"Cyborg" Isn't Dropping to 135 Pounds

A lighter Cristiane Justino is Holly Holm's second casualty.
December 8, 2015, 5:20pm
Photo by Josh Hedges/Zuffa LLC

For years, whenever the prospect of a fight between them came into discussion, Ronda Rousey and Cristiane "Cyborg" Justino became monuments to stubbornness, and each had her reasons. Justino, the erstwhile Strikeforce mauler at 145 pounds who sent Gina Carano to the shadows, sniped at Rousey from her perch as Invicta FC's featherweight champion while waffling about whether a drop to 135 pounds—the upper limit for female fighters in the UFC—was possible or healthy with her single-digit-body-fat frame. Rousey, the face of women's MMA and the UFC champion at 135 pounds, refused to return to the weight where she began her career, because why should a champion chase a ballooned-up, once-caught steroid cheat of a challenger and show deference along the way? And yet the specter of Cyborg materialized every time we time we talked about Rousey's proclivity for finishing too many opponents too quickly, which seems like an eternity ago.

It was a fantasy match-up of Couture-Emelianenko proportions between two of the best 135-pound females, and conviction rendered it just as unlikely to happen until time and circumstance intervened. On the eve of Rousey's fight with Holly Holm at UFC 193, UFC president Dana White said Justino was "probably" next in line for a title shot if she could make 135 pounds. Meanwhile, Justino ostensibly worked to scrape 10 pounds from her competition form slowly, somehow, and while under a very specific contract with Zuffa. Her next Invicta bout was an incremental step down—at 140 pounds against Cindy Dandois at Invicta FC 15 on January 16—and she had the progress pics to prove it.

But the impossible begins to look inevitable right up until the moment that it isn't, and that moment arrived about the same time Holm put her foot to Rousey's jaw. And with an immediate rematch in the works, Justino's future at 135 pounds is the second casualty of Holm's reign: last weekend, Invicta president Shannon Knapp announced that Justino would defend her 145-pound title on January 16 against Daria Ibragimova, a 9-1 Russian fighter making her promotional debut, instead of weighing in five pounds lighter on the road to Rousey.

Justino shared her rationale and defense of the status quo in a blog post on her personal website. A major reason, she writes, is USADA's recently enacted ban on IV rehydration: "…as a Team we felt it was best to make 145lbs without the usual IV Rehydration methods I am use to. Another thing people have failed to mention; is that even though I will not be allowed rehydrate with the IV, my Russian opponent, will, if she wants, since she is not subject to ZUFFA'S USADA testing program."

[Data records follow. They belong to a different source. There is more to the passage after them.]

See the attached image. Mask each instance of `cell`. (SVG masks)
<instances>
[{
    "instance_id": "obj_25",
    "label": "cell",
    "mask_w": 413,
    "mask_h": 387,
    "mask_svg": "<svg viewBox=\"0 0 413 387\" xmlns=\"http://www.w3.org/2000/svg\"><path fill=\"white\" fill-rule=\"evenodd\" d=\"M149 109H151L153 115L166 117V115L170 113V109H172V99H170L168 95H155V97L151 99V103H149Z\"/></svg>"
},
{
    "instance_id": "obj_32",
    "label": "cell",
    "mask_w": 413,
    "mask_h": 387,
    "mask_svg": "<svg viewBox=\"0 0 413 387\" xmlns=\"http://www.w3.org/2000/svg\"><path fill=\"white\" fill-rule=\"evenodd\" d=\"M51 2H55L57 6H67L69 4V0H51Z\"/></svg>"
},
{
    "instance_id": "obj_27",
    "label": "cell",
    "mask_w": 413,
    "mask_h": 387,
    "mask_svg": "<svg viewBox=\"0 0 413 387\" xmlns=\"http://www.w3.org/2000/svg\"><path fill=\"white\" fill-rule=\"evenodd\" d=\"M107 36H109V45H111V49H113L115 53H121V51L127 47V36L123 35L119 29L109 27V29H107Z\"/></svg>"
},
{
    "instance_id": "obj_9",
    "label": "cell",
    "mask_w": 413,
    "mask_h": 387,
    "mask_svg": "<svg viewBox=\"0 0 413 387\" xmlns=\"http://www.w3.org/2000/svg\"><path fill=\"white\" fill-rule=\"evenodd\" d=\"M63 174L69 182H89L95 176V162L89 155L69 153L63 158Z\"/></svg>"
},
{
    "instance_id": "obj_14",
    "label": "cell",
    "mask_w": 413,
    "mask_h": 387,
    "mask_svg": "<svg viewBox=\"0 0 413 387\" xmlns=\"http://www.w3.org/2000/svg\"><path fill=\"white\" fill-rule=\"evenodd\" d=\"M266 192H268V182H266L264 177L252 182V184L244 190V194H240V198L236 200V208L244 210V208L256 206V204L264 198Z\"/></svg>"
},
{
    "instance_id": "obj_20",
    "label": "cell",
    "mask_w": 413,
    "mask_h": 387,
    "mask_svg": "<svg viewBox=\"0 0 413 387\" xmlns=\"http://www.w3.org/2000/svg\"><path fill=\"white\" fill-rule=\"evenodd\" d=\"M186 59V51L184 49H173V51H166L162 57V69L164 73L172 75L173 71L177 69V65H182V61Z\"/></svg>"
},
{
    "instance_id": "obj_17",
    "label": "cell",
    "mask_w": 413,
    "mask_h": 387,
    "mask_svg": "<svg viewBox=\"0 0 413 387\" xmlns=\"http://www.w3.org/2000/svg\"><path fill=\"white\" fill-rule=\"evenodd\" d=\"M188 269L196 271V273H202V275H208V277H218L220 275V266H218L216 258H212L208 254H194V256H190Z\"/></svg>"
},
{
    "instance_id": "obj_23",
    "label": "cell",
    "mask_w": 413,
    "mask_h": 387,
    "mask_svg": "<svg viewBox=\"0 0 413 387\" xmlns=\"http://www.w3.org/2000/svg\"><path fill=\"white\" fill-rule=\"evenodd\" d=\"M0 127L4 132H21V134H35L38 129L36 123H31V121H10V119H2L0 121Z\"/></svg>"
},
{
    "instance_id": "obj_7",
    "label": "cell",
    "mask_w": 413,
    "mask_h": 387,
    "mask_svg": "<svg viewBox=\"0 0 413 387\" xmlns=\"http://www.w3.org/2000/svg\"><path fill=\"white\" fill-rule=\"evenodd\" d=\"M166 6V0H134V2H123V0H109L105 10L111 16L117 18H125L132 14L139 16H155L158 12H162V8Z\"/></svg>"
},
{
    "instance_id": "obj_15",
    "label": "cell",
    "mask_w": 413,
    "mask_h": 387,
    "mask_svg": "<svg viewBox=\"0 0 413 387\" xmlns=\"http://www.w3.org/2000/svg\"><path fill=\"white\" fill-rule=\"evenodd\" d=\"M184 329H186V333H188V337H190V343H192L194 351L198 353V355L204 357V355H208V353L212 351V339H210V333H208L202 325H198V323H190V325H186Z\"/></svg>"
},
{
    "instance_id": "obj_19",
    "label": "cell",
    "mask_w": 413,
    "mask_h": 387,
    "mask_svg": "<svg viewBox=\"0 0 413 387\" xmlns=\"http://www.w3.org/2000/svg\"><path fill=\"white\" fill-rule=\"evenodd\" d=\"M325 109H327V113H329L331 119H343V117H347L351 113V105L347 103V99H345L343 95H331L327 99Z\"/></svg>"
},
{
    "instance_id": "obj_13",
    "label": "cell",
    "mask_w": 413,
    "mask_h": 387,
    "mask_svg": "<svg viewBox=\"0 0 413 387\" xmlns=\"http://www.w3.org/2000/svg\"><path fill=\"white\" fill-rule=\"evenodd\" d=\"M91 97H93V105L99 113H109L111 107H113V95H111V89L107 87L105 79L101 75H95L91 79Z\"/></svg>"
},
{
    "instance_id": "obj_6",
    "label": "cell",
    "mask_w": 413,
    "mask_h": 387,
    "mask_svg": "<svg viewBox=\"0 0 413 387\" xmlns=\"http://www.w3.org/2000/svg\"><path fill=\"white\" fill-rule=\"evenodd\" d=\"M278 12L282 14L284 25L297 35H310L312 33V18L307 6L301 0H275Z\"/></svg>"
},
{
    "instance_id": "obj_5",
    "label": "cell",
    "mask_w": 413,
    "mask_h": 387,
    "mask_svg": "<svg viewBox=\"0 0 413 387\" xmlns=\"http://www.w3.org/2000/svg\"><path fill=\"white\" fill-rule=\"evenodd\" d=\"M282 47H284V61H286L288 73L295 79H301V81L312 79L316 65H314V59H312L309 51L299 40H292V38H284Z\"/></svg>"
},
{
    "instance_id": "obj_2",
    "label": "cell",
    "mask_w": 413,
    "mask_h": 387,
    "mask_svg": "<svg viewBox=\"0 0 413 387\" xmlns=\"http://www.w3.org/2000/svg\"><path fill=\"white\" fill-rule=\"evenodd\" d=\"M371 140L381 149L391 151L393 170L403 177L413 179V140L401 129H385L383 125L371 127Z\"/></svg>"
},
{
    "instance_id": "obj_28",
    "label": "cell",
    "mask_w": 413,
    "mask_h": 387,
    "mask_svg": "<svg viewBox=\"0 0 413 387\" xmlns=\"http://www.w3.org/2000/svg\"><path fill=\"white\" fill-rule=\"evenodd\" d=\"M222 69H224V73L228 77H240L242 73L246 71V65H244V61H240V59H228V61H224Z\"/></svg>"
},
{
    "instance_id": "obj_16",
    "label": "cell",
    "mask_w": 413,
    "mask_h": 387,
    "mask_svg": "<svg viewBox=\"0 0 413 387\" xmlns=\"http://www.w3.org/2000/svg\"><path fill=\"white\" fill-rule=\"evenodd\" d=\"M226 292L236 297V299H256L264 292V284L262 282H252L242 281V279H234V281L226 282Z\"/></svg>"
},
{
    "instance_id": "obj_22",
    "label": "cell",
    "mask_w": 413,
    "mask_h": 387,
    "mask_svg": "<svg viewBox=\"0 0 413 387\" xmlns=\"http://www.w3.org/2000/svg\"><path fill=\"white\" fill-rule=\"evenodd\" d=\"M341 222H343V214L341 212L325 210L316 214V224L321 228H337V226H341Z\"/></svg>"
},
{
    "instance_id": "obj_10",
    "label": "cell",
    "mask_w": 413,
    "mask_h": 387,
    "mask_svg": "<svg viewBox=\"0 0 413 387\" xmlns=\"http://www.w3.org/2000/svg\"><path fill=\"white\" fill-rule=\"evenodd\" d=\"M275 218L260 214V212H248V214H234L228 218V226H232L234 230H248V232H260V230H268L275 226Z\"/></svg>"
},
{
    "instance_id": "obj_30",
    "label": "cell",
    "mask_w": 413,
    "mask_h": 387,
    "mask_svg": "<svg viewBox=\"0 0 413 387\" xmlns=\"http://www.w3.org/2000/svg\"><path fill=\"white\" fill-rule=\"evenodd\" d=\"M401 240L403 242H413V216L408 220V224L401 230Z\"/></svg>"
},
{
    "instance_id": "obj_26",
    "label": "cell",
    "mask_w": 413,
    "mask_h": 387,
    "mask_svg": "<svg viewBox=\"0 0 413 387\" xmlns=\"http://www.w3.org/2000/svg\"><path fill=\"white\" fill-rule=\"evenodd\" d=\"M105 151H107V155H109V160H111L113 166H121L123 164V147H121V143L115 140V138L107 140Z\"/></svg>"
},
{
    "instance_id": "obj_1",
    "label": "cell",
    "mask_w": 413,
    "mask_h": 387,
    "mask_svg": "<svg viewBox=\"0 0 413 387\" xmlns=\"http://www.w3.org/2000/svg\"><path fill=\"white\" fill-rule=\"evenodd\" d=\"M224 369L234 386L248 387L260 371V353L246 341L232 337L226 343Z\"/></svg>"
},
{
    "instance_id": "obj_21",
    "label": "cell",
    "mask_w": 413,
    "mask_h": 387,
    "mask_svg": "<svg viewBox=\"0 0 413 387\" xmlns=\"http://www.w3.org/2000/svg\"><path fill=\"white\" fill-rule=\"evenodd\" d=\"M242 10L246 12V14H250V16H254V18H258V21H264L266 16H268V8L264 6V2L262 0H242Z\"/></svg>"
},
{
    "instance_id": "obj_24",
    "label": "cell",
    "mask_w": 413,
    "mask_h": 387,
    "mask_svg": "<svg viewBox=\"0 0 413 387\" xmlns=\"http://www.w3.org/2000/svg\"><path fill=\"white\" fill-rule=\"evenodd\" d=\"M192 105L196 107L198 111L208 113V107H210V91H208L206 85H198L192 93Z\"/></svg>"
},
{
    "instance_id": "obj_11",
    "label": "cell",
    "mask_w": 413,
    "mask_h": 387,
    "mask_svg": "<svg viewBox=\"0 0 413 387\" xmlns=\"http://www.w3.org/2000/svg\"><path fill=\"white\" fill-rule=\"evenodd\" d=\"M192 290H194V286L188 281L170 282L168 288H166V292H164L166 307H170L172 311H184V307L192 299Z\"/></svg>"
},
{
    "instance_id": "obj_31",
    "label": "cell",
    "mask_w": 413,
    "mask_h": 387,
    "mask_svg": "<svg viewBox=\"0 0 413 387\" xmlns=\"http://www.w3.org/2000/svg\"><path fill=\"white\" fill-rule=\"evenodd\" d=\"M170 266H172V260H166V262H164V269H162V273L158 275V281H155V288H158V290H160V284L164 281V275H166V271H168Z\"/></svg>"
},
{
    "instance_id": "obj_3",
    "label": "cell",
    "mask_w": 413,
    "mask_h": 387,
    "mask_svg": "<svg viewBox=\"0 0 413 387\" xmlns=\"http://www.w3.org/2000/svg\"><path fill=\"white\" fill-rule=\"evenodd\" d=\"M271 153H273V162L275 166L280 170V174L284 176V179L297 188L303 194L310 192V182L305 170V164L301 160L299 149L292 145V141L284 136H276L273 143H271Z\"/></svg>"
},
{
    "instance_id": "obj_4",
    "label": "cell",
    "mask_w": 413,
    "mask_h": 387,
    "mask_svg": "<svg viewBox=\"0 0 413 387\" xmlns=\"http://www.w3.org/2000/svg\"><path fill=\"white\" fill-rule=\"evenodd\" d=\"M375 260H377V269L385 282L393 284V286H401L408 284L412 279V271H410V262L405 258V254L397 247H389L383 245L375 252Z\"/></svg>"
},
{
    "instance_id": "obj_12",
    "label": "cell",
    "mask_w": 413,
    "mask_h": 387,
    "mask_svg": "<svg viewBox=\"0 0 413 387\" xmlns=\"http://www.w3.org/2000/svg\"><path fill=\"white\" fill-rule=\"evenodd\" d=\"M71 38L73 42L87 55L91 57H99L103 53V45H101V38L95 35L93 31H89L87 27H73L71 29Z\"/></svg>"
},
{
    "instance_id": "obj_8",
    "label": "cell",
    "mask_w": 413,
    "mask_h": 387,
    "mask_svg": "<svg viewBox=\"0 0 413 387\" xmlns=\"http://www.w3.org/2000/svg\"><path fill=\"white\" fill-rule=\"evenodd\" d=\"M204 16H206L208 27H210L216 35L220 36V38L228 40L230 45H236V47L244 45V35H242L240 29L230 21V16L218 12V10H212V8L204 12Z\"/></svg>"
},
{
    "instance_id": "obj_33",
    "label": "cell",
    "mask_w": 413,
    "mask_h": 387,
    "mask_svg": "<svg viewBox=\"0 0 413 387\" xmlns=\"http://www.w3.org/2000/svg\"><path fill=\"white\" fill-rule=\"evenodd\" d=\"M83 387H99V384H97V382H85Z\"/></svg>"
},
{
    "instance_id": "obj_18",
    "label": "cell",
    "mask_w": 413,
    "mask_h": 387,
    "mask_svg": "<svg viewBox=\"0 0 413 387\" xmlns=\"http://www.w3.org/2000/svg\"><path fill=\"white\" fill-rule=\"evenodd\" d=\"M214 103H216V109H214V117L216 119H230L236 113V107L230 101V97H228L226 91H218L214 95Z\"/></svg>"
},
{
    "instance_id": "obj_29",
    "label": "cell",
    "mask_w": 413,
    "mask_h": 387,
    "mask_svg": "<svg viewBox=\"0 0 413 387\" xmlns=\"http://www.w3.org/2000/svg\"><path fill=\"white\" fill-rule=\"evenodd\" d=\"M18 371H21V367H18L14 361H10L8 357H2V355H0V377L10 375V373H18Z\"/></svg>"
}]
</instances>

Elsewhere, Justino gives mixed messages on a possible future at 135 pounds. "Moving forward I feel a healthy 135lbs Cris Cyborg is not a realistic goal," she writes (emphasis hers), before outlining her recent bantamweight-focused diet and exercise regimen and concluding "… we have not gotten me to a place where I feel confident in my ability to make 135lbs and at this time I feel even 140lbs would compromise some of the strength and power I am known for." But later, she offers up the possibility of a bout against Holm at an unspecified weight, adding: "I am still open to the idea of trying to fight at a lower weight however it would have to come with a plan by the promotion for a quality opponent with marketing to give it the Superfight feeling it deserves." A perceived lack of promotional muscle is key to Justino's dissatisfaction, and she takes her Zuffa promoters to task for relegating her own championship fights to the hinterlands of Fight Pass at the same time they formulate a reality show to find CM Punk's first opponent, for Joe Rogan's failure to acknowledge her as a UFC-contracted fighter until he apologized for a crass joke, and for booking Rousey in a rematch after her one-sided loss to Holm.

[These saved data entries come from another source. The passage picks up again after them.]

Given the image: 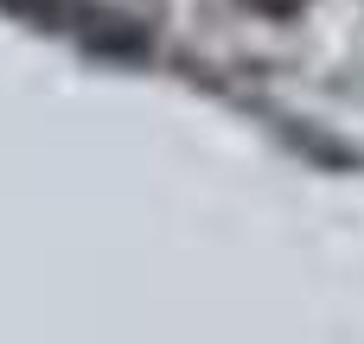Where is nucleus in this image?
Here are the masks:
<instances>
[{
  "mask_svg": "<svg viewBox=\"0 0 364 344\" xmlns=\"http://www.w3.org/2000/svg\"><path fill=\"white\" fill-rule=\"evenodd\" d=\"M250 6H262V13H282V6H301V0H250Z\"/></svg>",
  "mask_w": 364,
  "mask_h": 344,
  "instance_id": "nucleus-1",
  "label": "nucleus"
}]
</instances>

What goes unsaid is that stubbornness makes for compelling build-up at the same time that it threatens to sail right past the most opportune moment. It turned the gap between the fantasy and the reality of Rousey-Justino into a distance that couldn't be traveled in time. Once, Justino was Rousey's foil in a way that Holly Holm couldn't be. Now, Holm is that foil. Those five added pounds Justino will carry on January 16? For now, that's the measure of resignation.